Desde finales de los años ochenta, el auge de cinematografías diversas en el continente europeo concentró el interés del cine a nivel mundial. En la primera década del siglo XXI, uno de los países fundamentales en el panorama global del cine sin duda alguna fue Rumania. Con una larga tradición cinematográfica, el cine rumano se consolidó con obras auténticamente históricas de una generación de jóvenes cineastas que han dejado un legado que toma aún más brillo con la distancia que permite el tiempo para contemplarlo. Directores como Cristian Mungiu, Corneliu Porumboiu y Cristi Puiu, finalmente alcanzaron la definición de la identidad cinematográfica rumana con un cine histórico, social, realista y repleto de la autenticidad propia de la experiencia de vida verdadera. Probablemente, la película que marcó la senda definitiva fue ‘La muerte del Señor Lazarescu’ (2005), de Cristi Puiu, una película que finalmente se refirió como ninguna otra a las condiciones de vida del pueblo rumano más vulnerable, de aquel pueblo de quienes están a merced de un sistema insuficiente y escaso para atenderlo. ‘La muerte del Señor Lazarescu’ nos presente a Domnui Lazarescu (Ion Fiscuteanu), un hombre ya en los terrenos de la tercera edad, que vive solo y gradualmente ha perdido la batalla contra el día a día, lo cual se refleja en el abandono de su pequeño apartamento y de sí mismo, con una hija que se fue a los Estados Unidos, una hermana que vive a las afueras de la ciudad y una esposa fallecida diez años atrás. Entonces, el escenario menos propicio siempre es el más posible: el de la enfermedad.
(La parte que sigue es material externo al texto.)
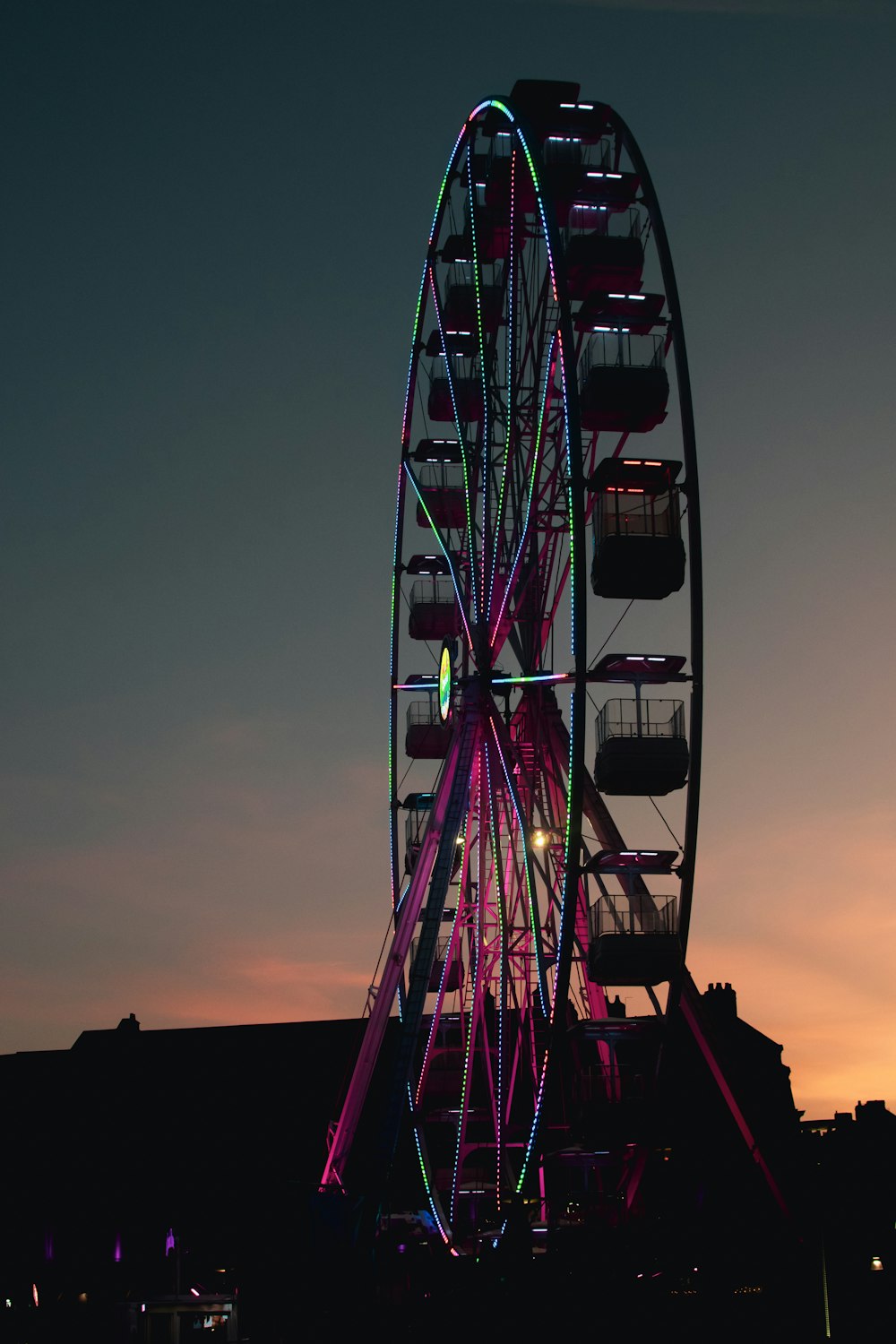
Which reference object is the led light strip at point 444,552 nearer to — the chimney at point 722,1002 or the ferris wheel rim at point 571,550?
the ferris wheel rim at point 571,550

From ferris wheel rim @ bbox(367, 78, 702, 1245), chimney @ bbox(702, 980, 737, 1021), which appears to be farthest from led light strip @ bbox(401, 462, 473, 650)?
chimney @ bbox(702, 980, 737, 1021)

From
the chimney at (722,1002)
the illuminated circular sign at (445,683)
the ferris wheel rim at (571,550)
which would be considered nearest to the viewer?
the ferris wheel rim at (571,550)

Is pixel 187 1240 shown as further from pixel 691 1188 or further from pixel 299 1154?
pixel 691 1188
Con una clara influencia del Cinéma Verité, la cámara siempre al hombro y una luz escasa que aporta además a la construcción de una atmósfera melancólica, Puiu nos embarca en la travesía de un hombre que se enfrenta a su destino final, que flota a la deriva por un sistema de salud ineficiente y saturado, con la única y conmovedora compañía de la paramédica Miora Avran (Luminita Gheorghiu), quien en el proceso comprende que no solo es su tarea acompañar al paciente, sino que se trata de un hombre que no tiene a nadie más en ese trance de puro sufrimiento. La música no está presente casi nunca, ni siquiera de forma incidental. Solo escuchamos las voces de quienes van y vienen mientras el Señor Lazarescu cruza todo un pantano institucional, inclusive desde su propia casa, en donde solamente sus conversaciones por teléfono y la televisión apática llenan el espacio. Los gatos parecen haberse tomado el lugar, con la permisividad paternal del anciano. El cuerpo afectado, el ser entero de este hombre se entrega a la corriente de los acontecimientos en una madrugada desquiciada, absurda, en la privacidad lúgubre de una ambulancia o en la frialdad esperpéntica de los consultorios médicos. La negligencia, el estrés y la desesperación cruzan con frecuencia los límites de la violencia y es frecuente que el humor más negro, el sarcasmo más devastador, sirva como balsa para aferrarse por momentos a la vida y no naufragar ante la monstruosidad de la pena El viaje del Señor Lazarescu y su protectora, en medio de la noche más profunda, recuerda el trasegar diario y usualmente invisible de todos aquellos que se enfrentan a la discriminación, a la escasez, a la pobreza más cruel.
Puiu nos involucra, de forma excitante a pesar de la situación, en una aventura emocionante, vibrante y por supuesto repleta de angustia. La película supera las dos horas, pero el movimiento y las acciones son tan intensas que resulta imposible despegarse de la experiencia. Cada vez estamos más involucrados con un personaje que conocemos desde su intimidad, desde esa posición de ver la televisión, sentado en el sofá. Estuvimos ahí con sus primeras dolencias, e igual que Miora, su acompañante en el peor trance de todos, no lo abandonaremos hasta conocer su destino. Se trata de todo un tour de force que nos pone en una perspectiva inmejorable la aplastante fragilidad de la condición humana y el avasallante efecto del paso del tiempo sobre nuestra propia existencia biológica. El Señor Lazarescu tiene la capacidad de acogernos para que se despierte la conciencia de nuestra brevedad física.